Start of SELECTED EXTRACT

The crucial observation is that in an optimal solution, we only care about selecting a set of edges such that no vertex uses more than $k$ selected incident edges. If a vertex uses fewer than $k$, we can always waste extra colors without affecting the score. So the problem reduces to choosing a maximum-weight subset of edges such that the degree of every vertex in the chosen subset is at most $k$.

This is a classic transformation: we are selecting edges in a tree under vertex capacity constraints. The tree structure allows a greedy solution: we want to include the heaviest edges while respecting degree limits, and because there are no cycles, we can sort edges globally by weight and greedily include them if both endpoints still have remaining capacity.

The tree structure is essential because any edge set in a tree does not create cycles that would introduce more complex dependencies. This makes a simple capacity-aware greedy valid.

The brute force approach would try all subsets of edges and check feasibility, which is exponential in $n$. Even trying to use flow or DP on trees per query would be too slow given the number of queries.

The greedy sorting approach reduces the problem to sorting edges once per query and processing them linearly.

Approach Time Complexity Space Complexity Verdict
Brute Force $O(2^n)$ $O(n)$ Too slow
Optimal $O(n \log n)$ $O(n)$ Accepted

Algorithm Walkthrough

  1. For each query, read the tree and store all edges with their weights. The tree structure itself is not directly used beyond the edge list, since the decision is purely about selecting edges under constraints.

End of SELECTED EXTRACT
Start of INFORMATION SHOWN

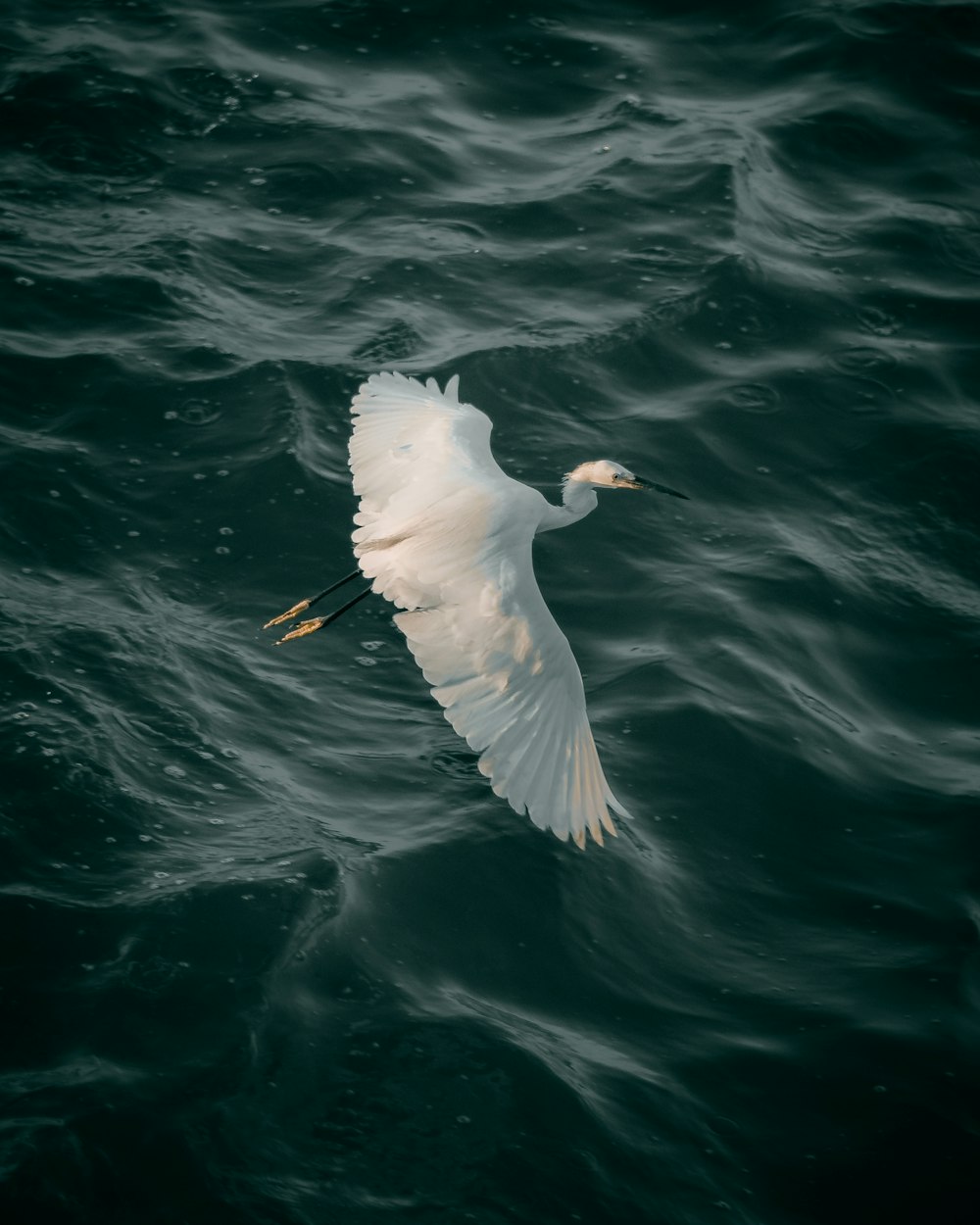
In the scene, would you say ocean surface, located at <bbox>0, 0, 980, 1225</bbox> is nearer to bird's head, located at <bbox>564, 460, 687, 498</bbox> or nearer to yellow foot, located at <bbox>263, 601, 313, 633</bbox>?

End of INFORMATION SHOWN

◆ EXERCISE PROMPT ◆
Transcribe the tree-edge selection explanation above between "Algorithm Walkthrough" and "edges under constraints.", inclusive, keeping every character unchanged.

◆ SOLUTION ◆
Algorithm Walkthrough

  1. For each query, read the tree and store all edges with their weights. The tree structure itself is not directly used beyond the edge list, since the decision is purely about selecting edges under constraints.